31/03/2023 - 9:30
Nos anos 1980, o alemão Andreas Heinecke foi incumbido pela empresa em que trabalhava de treinar um estagiário que havia perdido a visão em um acidente. Inicialmente, sentiu pena. Mas logo viu que estava errado. Fascinado com as habilidades do rapaz, quem aprendeu algo foi ele: uma lição de vida. Naquela mesma década, criou o Diálogos no Escuro, uma exposição com a missão de promover o intercâmbio entre pessoas com e sem deficiência. Assim nasceu a exibição que está na Unibes Cultural, em São Paulo, até o fim do ano. A proposta é colocar o visitante no universo de alguém com perda total de visão. Por isso, tudo acontece completamente no escuro para o público sentir na pele o que é viver como uma pessoa cega.
E como se vê uma exposição às escuras? Esse é o ponto: é preciso vivenciar. Em Diálogos, o visitante recebe uma bengala e é levado para o breu. Conduzido por um guia, caminha em espaços que simulam lugares do cotidiano, como parques, ruas e bares. Os ambientes aguçam as sensações de cheiro, temperatura, som e textura. São 50 minutos de uma experiência única, pois não se enxerga absolutamente nada. É necessário exercer a confiança no outro — o trajeto é feito em grupos de oito — e, ao fim, fica o potente aprendizado de empatia, diversidade, inclusão, conexão e integração.
A jornalista Lilian Bek, de 52 anos, visitou a instalação sem saber o que a esperava. “Achei que seria só um passeio. Não imaginei algo tão multissensorial. No começo, a sensação é desesperadora por estar lá dentro como se estivesse vendada. É um ambiente desconhecido, não se sabe onde pisar ou no que vamos esbarrar”, narra. Ser tirada da zona de conforto deu à comunicadora uma visitação catalisadora. “É impactante, é a completa escuridão. Quem está exposto é você: são situações e vivências de quem não enxerga. Faz pensar, pois fazemos tudo no automático: subir uma escada, cozinhar ou pegar uma condução. Então, se pensa: ‘Como uma pessoa com deficiência faz?’”.
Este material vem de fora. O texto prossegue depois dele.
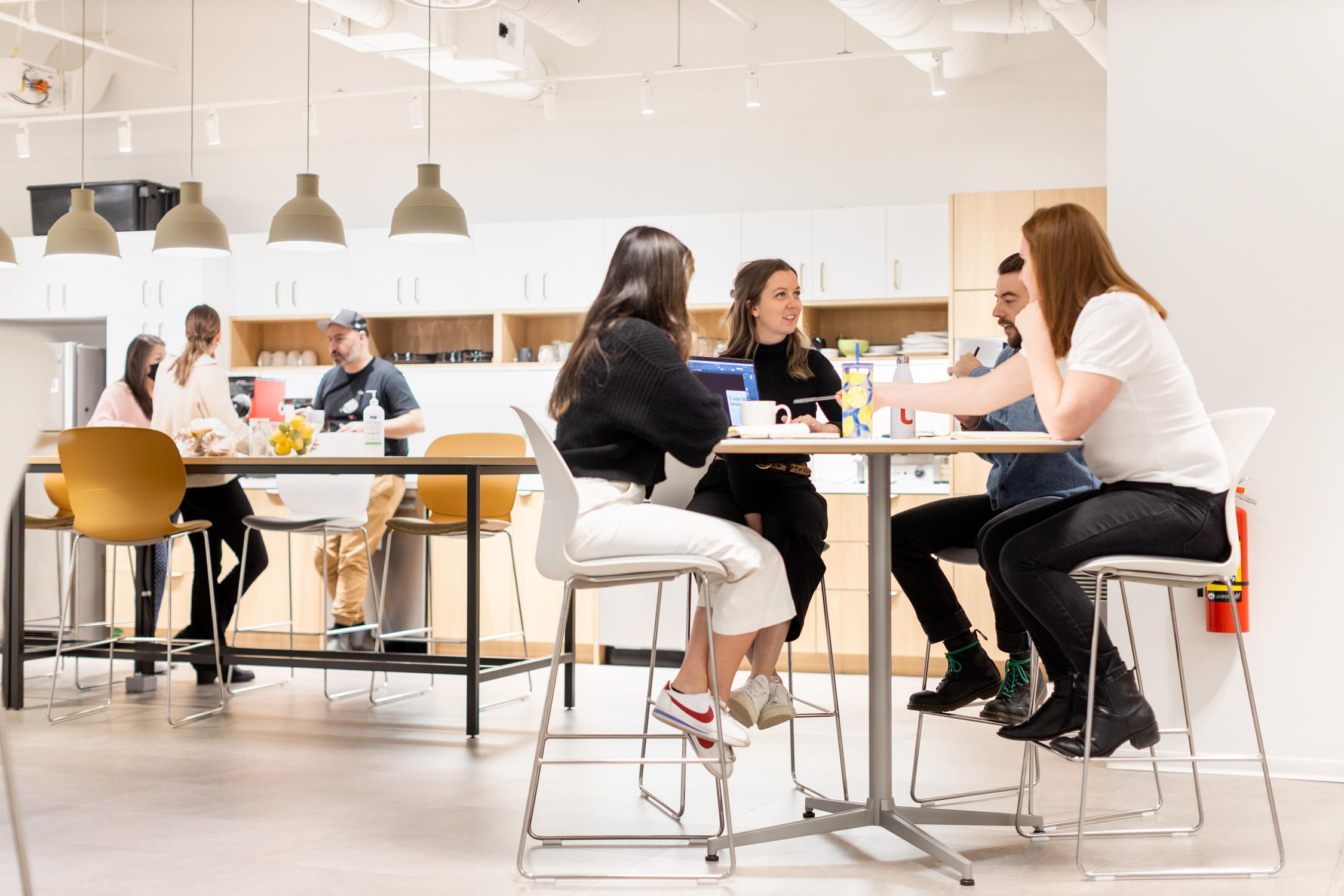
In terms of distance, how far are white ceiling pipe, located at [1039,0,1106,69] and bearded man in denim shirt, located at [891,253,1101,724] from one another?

A comoção de Lilian é a prova de como a exposição transforma. Desde sua concepção, passou por 47 países, e recebeu mais de 10 milhões de pessoas. No Brasil, esteve em 2015, 2016 e 2022, somando mais de 200 mil visitantes. Os números alegram os organizadores, cuja missão é quebrar barreiras. “Pretendemos diminuir os preconceitos existentes na sociedade e promover a coexistência”, diz Andrea Calina, sócia-diretora da Calina Projetos, responsável pela exibição. Para propagar a visibilidade, a Unibes trabalha para atrair a pluralidade. “É maravilhoso encabeçar um projeto dessa natureza. A grande mensagem que fica é de uma proposta civilizatória, que nos torna melhores como indivíduos”, completa Bruno Assami, diretor-executivo do centro cultural.

Há mais de 253 milhões de pessoas com deficiências visuais no mundo. No Brasil, são seis milhões, dos quais 600 mil são cegos. Em operação há 30 anos, a Diálogos no Escuro empregou mais de oito mil pessoas com deficiências visuais. São eles os guias que conduzem a vivência. O radialista André Ferreira, 46, é um deles — com a bagagem de ter trabalhado na montagem de 2015. O profissional perdeu a visão aos 27 anos por causa de um tumor no cérebro e as incertezas o preocuparam. “Não sabia o que poderia ou conseguiria fazer. O ‘e agora?’ assombra por muito tempo”, relembra. Foi na Fundação Dorina Nowill para Cegos que aprendeu o braille, mobilidade com a bengala e reabilitações que lhe deram autonomia. “Hoje eu me lembro da deficiência apenas quando falo dela. Não acordo pensando nisso. Simplesmente me levanto e vou trabalhar. É normal e automático”. Como guia, ele repercute o conceito de que sua condição não é um impedimento e mudar a mentalidade do outro o satisfaz. “Eu me emociono ao ouvir alguém dizer: ‘Passei tantas vezes por pessoas com deficiência e não reparei nelas. Agora sei como agir, abordar e lidar’. Aqui nós transformamos pensamentos, mudamos atitudes.” Aos interessados na imersão: Diálogos No Escuro terá temporada no Rio de Janeiro. A partir de 13 de abril, no Museu Histórico Nacional.